Brano proposto:
Alighiero Boetti, Cabinet de curiosités, veduta della mostra, Tornabuoni Arte, Roma, 2024

La sua fotografia aiuta a concepire il progetto di questa Wunderkammer. Mi ha sempre assillato una riflessione, probabilmente senza senso: un artista che, per un lungo periodo, segue e fotografa costantemente un altro artista, in un certo modo diventa completamente partecipe della sua esistenza. Se così fosse, la fotografia può permetterci realmente, nelle parole dell’artista che l’ha scattata, di raccontarci quell’empatia tra due artisti che è, ancora più necessaria per comprendere il soggetto ritratto. Allo stesso modo, l’empatia è una dimensione che sembra scomparire. Nella nostra società ipersensibile (Flasspohler, 2023) la sensibilità si trasforma in distanza. Non si cerca più l’altro, ma si insiste – narcisisticamente – sul proprio ego. Una domanda più astratta, in questo caso: in che modo la fotografia può rompere questo meccanismo perverso e ricostruire empatia?

Cosa fare: Trascrivi per favore parola per parola tutto il brano, da "La sua fotografia" fino a "e ricostruire empatia?". Le voci riportate più avanti non hanno nulla a che vedere con il brano.

Materiale fornito:
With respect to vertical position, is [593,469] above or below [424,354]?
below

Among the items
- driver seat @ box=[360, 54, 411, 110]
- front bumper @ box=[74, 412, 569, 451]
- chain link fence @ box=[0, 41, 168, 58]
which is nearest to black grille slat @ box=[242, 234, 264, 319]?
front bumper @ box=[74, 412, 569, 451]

Risposta all'esercizio:
La sua fotografia aiuta a concepire il progetto di questa Wunderkammer. Mi ha sempre assillato una riflessione, probabilmente senza senso: un artista che, per un lungo periodo, segue e fotografa costantemente un altro artista, in un certo modo diventa completamente partecipe della sua esistenza. Se così fosse, la fotografia può permetterci realmente, nelle parole dell’artista che l’ha scattata, di raccontarci quell’empatia tra due artisti che è, ancora più necessaria per comprendere il soggetto ritratto. Allo stesso modo, l’empatia è una dimensione che sembra scomparire. Nella nostra società ipersensibile (Flasspohler, 2023) la sensibilità si trasforma in distanza. Non si cerca più l’altro, ma si insiste – narcisisticamente – sul proprio ego. Una domanda più astratta, in questo caso: in che modo la fotografia può rompere questo meccanismo perverso e ricostruire empatia?